### DIRECTIONS:
Find the line with "Overheadkosten" in the records below. Output exactly from there until after the line with "ioniccovalent valence electrons", without pictures.

### EXTRACTED INFORMATION:
# # # # # # #

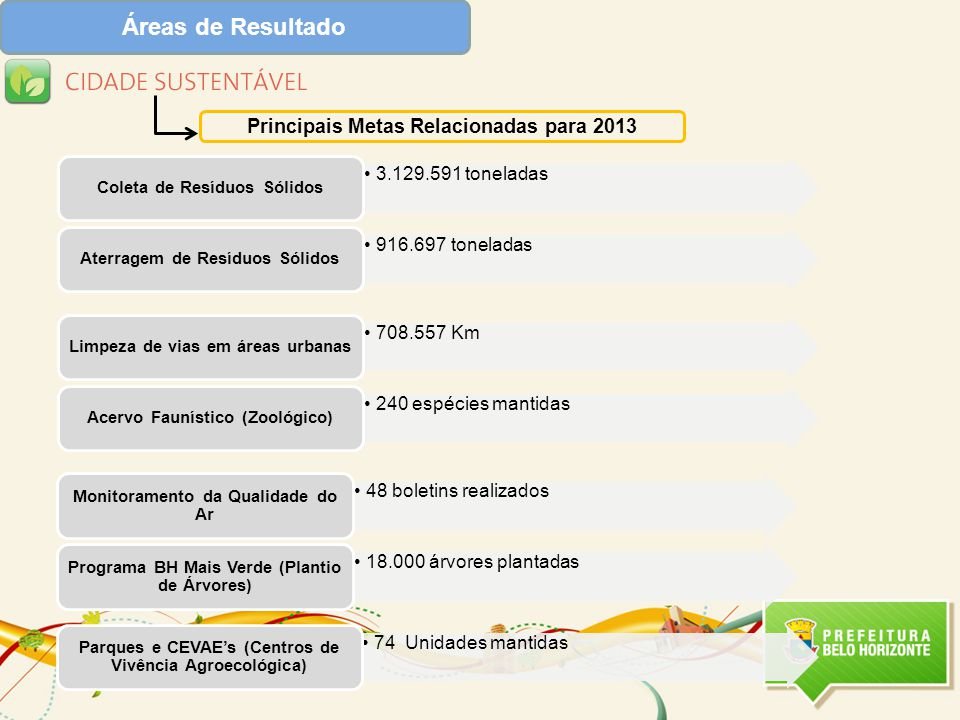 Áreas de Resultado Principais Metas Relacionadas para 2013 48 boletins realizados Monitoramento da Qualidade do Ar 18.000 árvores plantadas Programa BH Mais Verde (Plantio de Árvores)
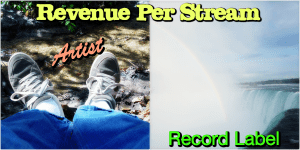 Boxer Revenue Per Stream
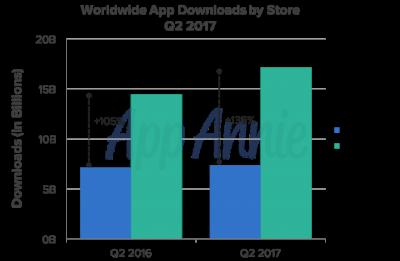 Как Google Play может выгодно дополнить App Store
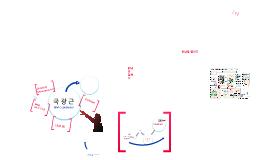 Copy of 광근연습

# # # # # # #

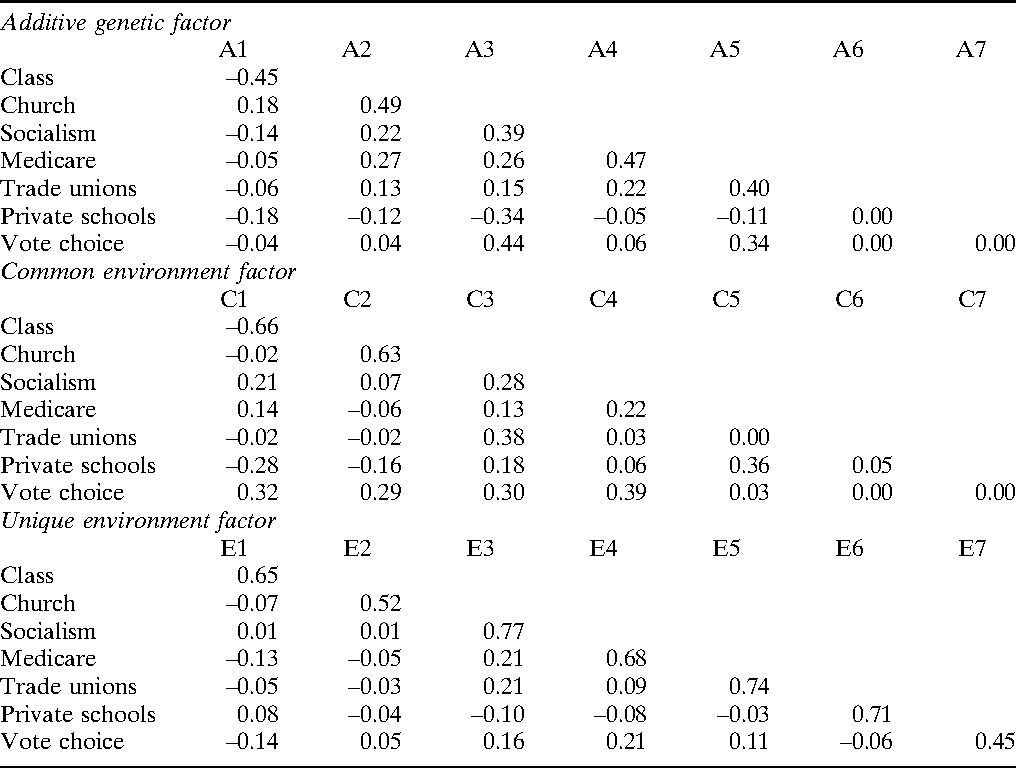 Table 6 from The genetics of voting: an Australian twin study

# # # # # # #

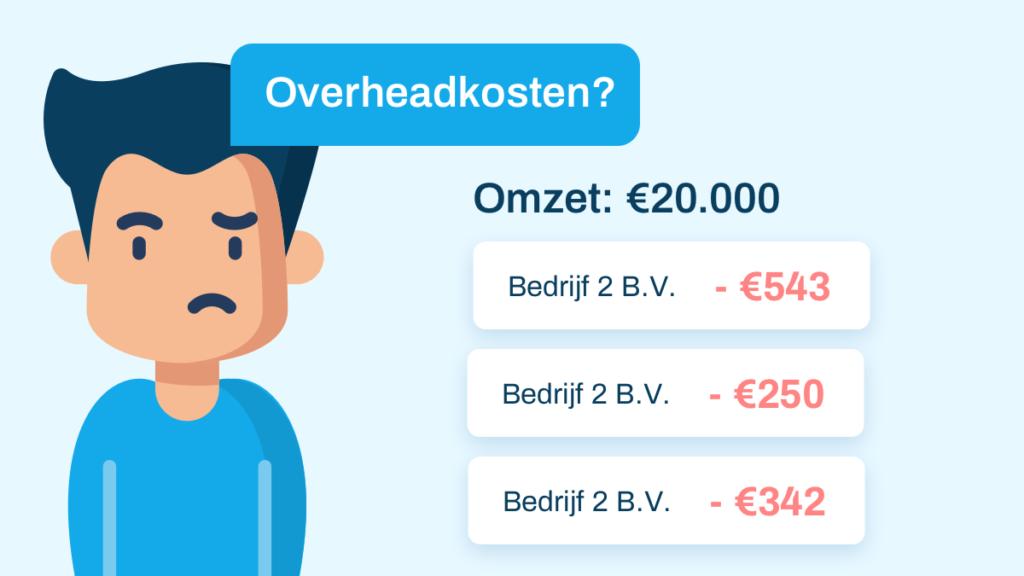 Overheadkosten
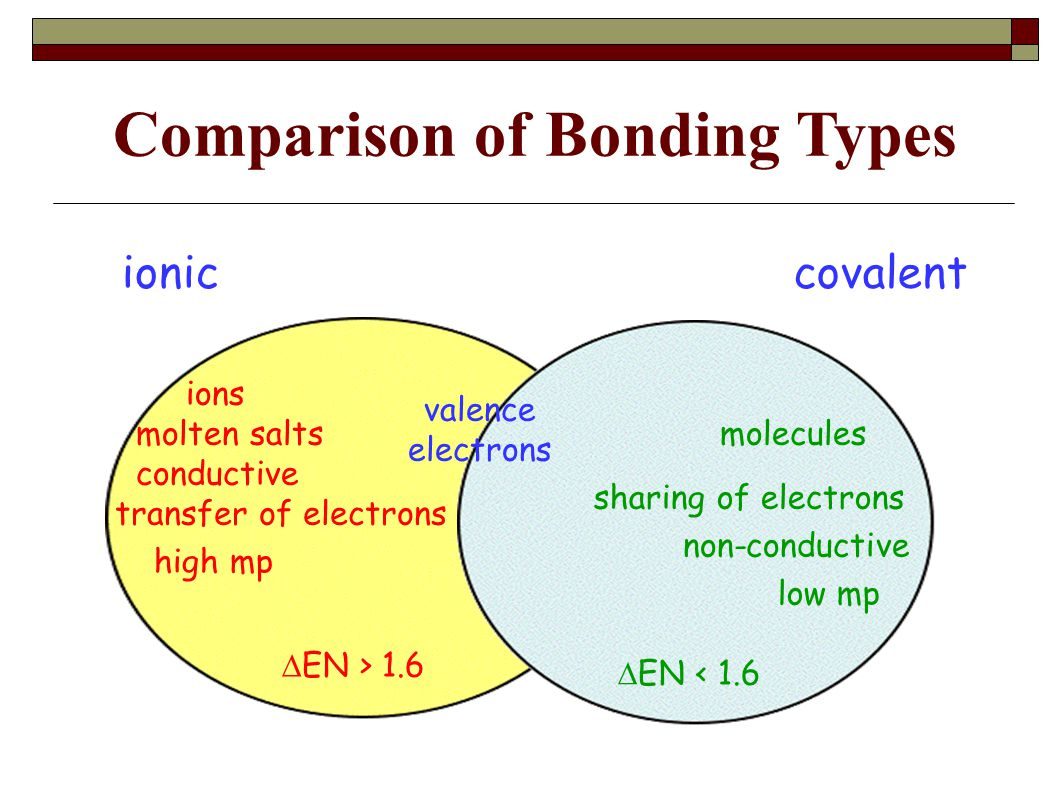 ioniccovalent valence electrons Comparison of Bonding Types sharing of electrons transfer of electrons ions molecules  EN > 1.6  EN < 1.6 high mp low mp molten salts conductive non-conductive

# # # # # # #

### YOUR SOLUTION:
 Overheadkosten
 ioniccovalent valence electrons Comparison of Bonding Types sharing of electrons transfer of electrons ions molecules  EN > 1.6  EN < 1.6 high mp low mp molten salts conductive non-conductive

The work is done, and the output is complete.